Dick Buerkle, Miler
By Kristin Green Morse, Sports Illustrated
Dick Buerkle loved Oreos and peanut butter so much that he devoured nine of the cookies and two PB&J sandwiches a few hours before a race on Jan. 13, 1978. The unorthodox carbo loading worked: That night Buerkle broke the indoor world record in the Mile, running 3:54.93 at the CYO Invitational in Maryland's Cole Field House.
Buerkle, 54, is a cookie monster no longer. He stopped eating flour and sugar after seeing a photograph of himself carrying the Olympic torch before the opening ceremonies of the 1996 Summer Games in Atlanta, where he has lived since 1979. "My kids took this picture of me, and I had this flab around my belly," says the high school Spanish teacher and father of three twentysomethings (Gabriel, Lily and Tera). "My wife thinks I'm nuts, but I didn't like the way I felt." So Buerkle changed his diet, dropped 20 pounds and upped his running regimen from 15 to 60 Miles a week. Now weighing in at 145 pounds, the 5'8" Buerkle says, "I feel fabulous."

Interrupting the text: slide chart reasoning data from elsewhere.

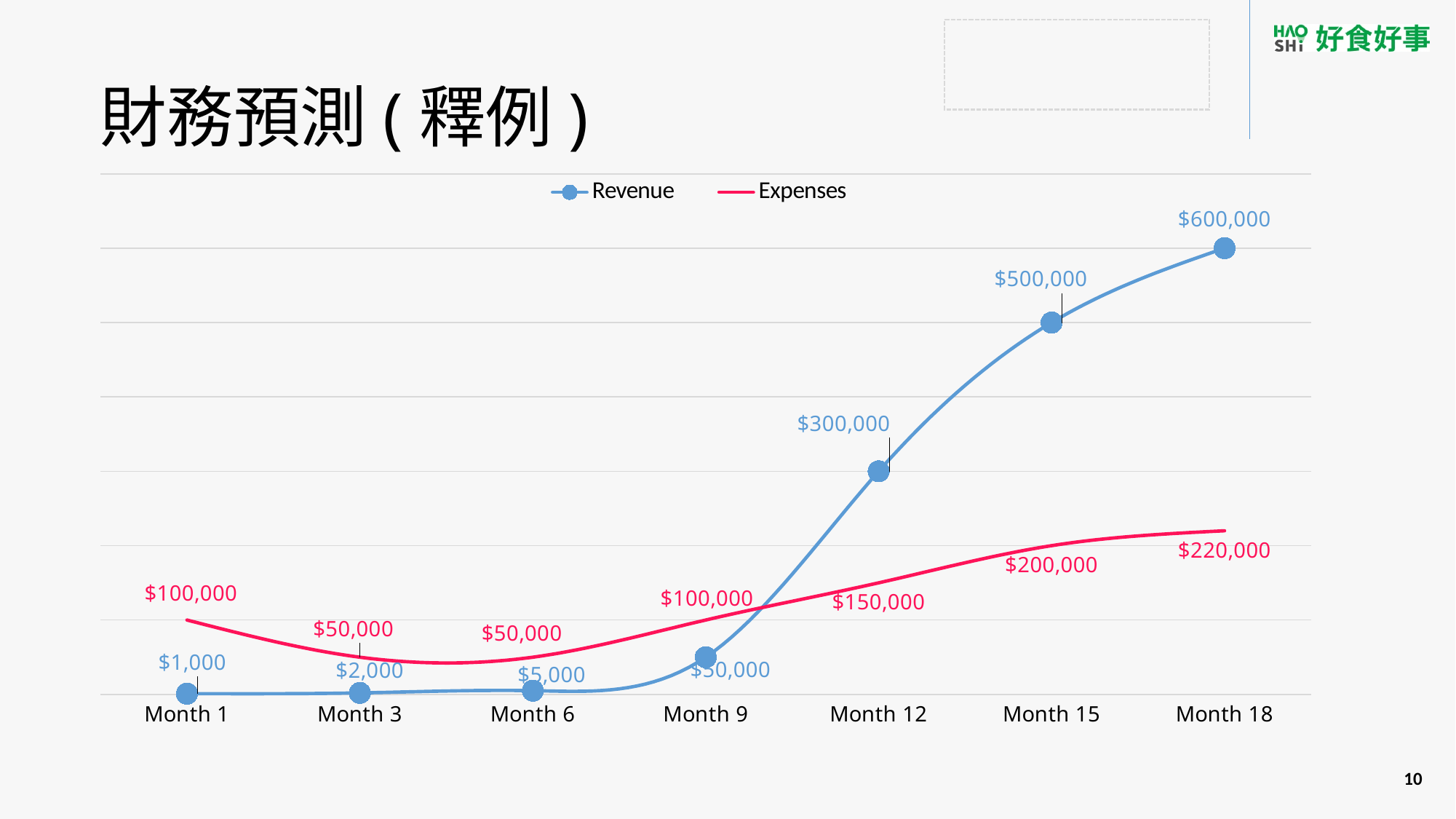
What is the Expenses value at Month 12? $150,000 What is the difference between Revenue and Expenses at Month 18? $380,000 How many months are shown on the x axis? 7 What kind of chart is shown on the slide? Line chart At which month is Revenue lowest? Month 1 At which month is Revenue highest? Month 18 What is the Revenue value at Month 18? $600,000 At Month 12, which is larger, Revenue or Expenses? Revenue What is the Revenue value at Month 1? $1,000 How many series does the legend list? 2 At Month 9, which is larger, Revenue or Expenses? Expenses What is the Expenses value at Month 18? $220,000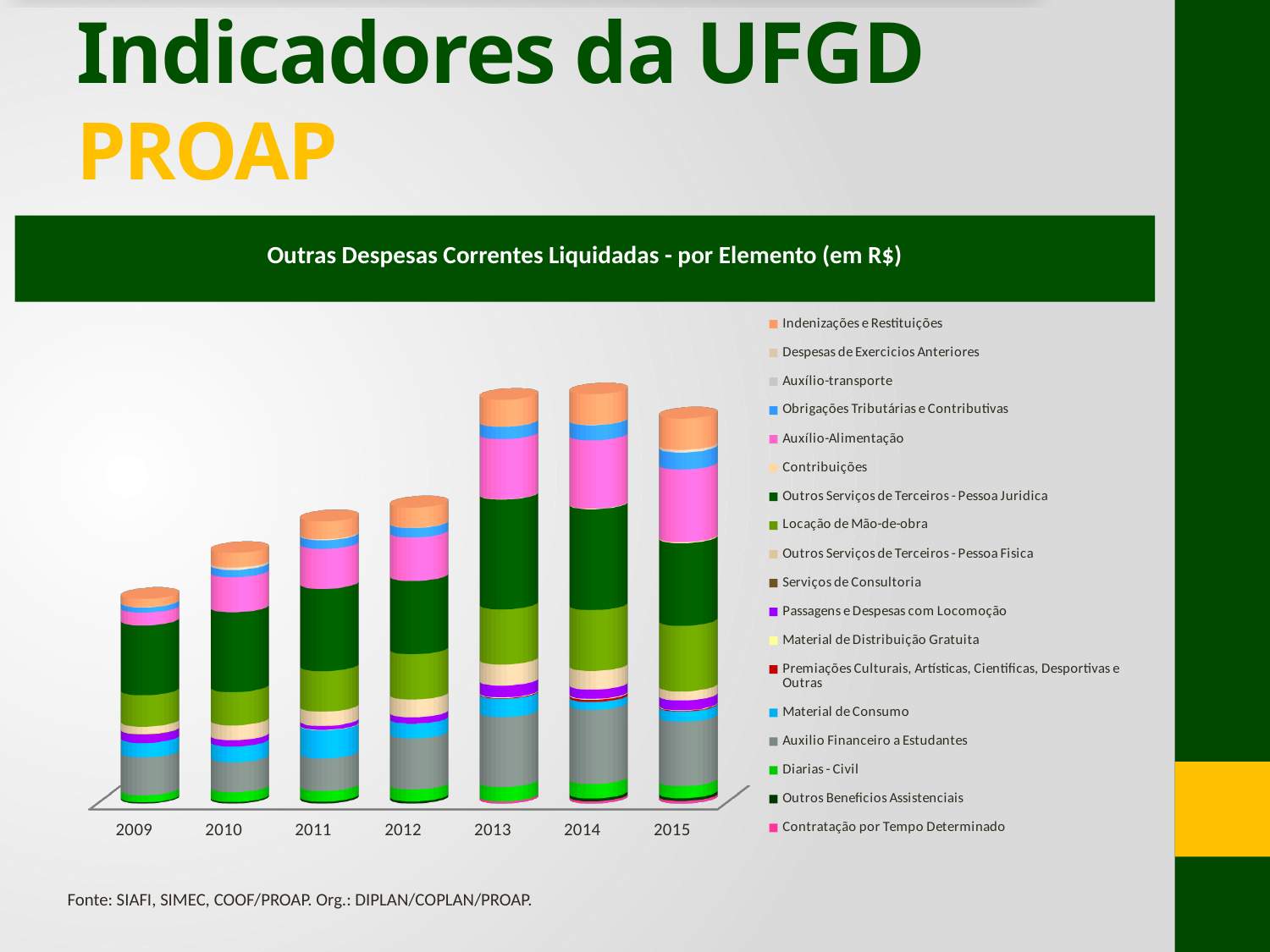
Do the total bars rise or fall from 2009 to 2013? Rise What kind of chart is shown on the slide? Stacked bar chart Does the total bar rise or fall from 2014 to 2015? Fall Which year has the larger total bar, 2012 or 2013? 2013 What is the first year shown on the x axis of the chart? 2009 How many years are shown along the x axis of the chart? 7 What is the title of the chart? Outras Despesas Correntes Liquidadas - por Elemento (em R$) Which year has the lowest total bar in the chart? 2009 Which year has the larger total bar, 2009 or 2015? 2015 Which year has the larger total bar, 2010 or 2011? 2011 How many series does the chart legend list? 18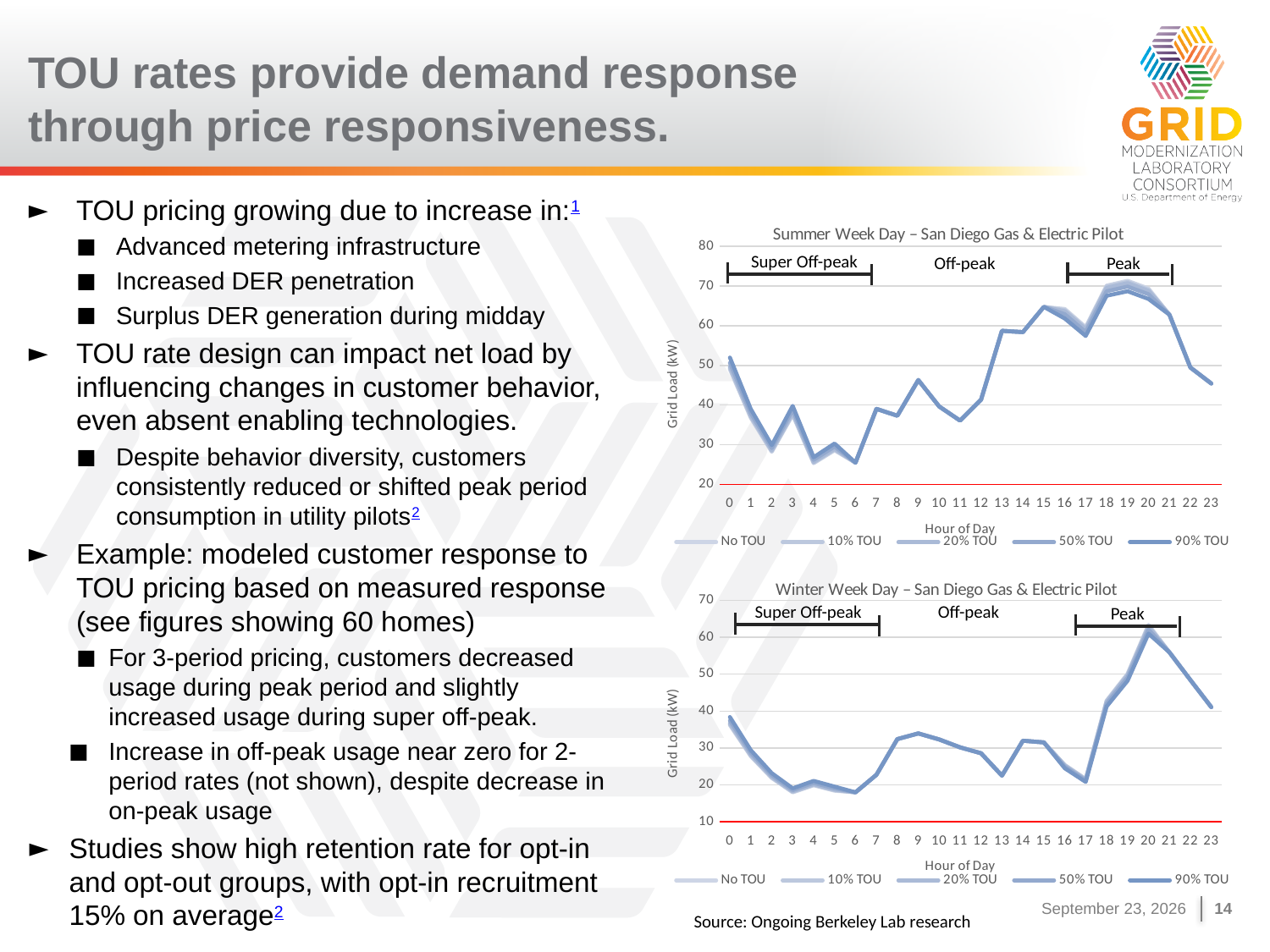
In the Summer Week Day chart, is the grid load at hour 4 greater or less than 30 kW? less In the Winter Week Day chart, at which hour of the day is the grid load highest? 20 What kind of chart is the Summer Week Day – San Diego Gas & Electric Pilot chart? Line chart In the Winter Week Day chart, is the grid load at hour 20 greater or less than 50 kW? greater How many hours of the day are plotted along the x axis of the Summer Week Day chart? 24 What is the y-axis label on the Summer Week Day chart? Grid Load (kW) In the Summer Week Day chart, is the grid load at hour 19 greater or less than 60 kW? greater In the Winter Week Day chart, does the grid load rise or fall from hour 17 to hour 20? Rise In the Summer Week Day chart, is the grid load higher at hour 19 or at hour 4? Hour 19 In the Summer Week Day chart, does the grid load rise or fall from hour 0 to hour 4? Fall How many series does the legend of the Winter Week Day – San Diego Gas & Electric Pilot chart list? 5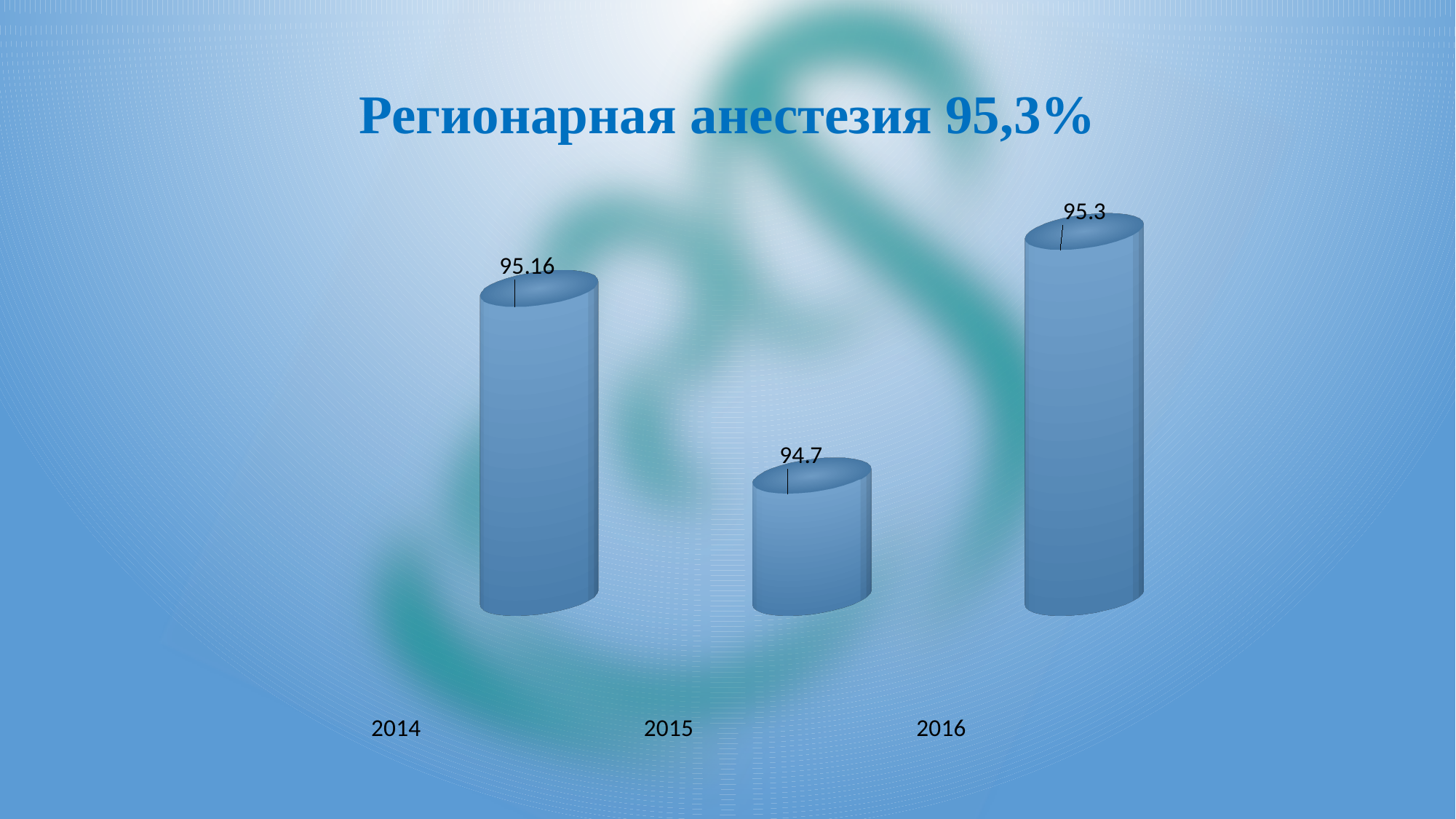
Which is larger, the value for 2014 or the value for 2015? 2014 What is the difference between the values for 2014 and 2015? 0.46 What is the value for 2016? 95.3 What is the value for 2015? 94.7 What is the title of the slide? Регионарная анестезия 95,3% What is the difference between the values for 2016 and 2015? 0.6 Does the value rise or fall from 2015 to 2016? Rise Which year has the lowest value? 2015 How many years are shown on the chart? 3 Which year has the highest value? 2016 What kind of chart is shown on the slide? Bar chart What is the value for 2014? 95.16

It was Buerkle's weight--or lack thereof--that led him to running. As a high school freshman at Aquinas Institute in Rochester, N.Y., he weighed 80 pounds and quickly figured out he was too light for football. He tried several sports before finding his way to track, running the Mile as a senior. A walk-on at Villanova, he became an expert in finishing third at the NCAA Championships--doing so twice in the indoor 2-Mile and once in the outdoor 3-Mile as a senior in 1970. Buerkle, easily recognized by his bald noggin (the result of childhood-onset alopecia), won his first national title in 1974, in the 5000 meters, and competed in the same event at the Montreal Olympics two years later. Disappointed with a ninth-place finish in his Olympic heat, he quit running to sell contact lenses in Buffalo. After a year's hiatus, he announced at age 30 that he was returning as a Miler. Four months later he broke the world record. The U.S. boycott of the 1980 Moscow Games left Buerkle, who qualified in the 5000m, discouraged, however, and he retired in '81.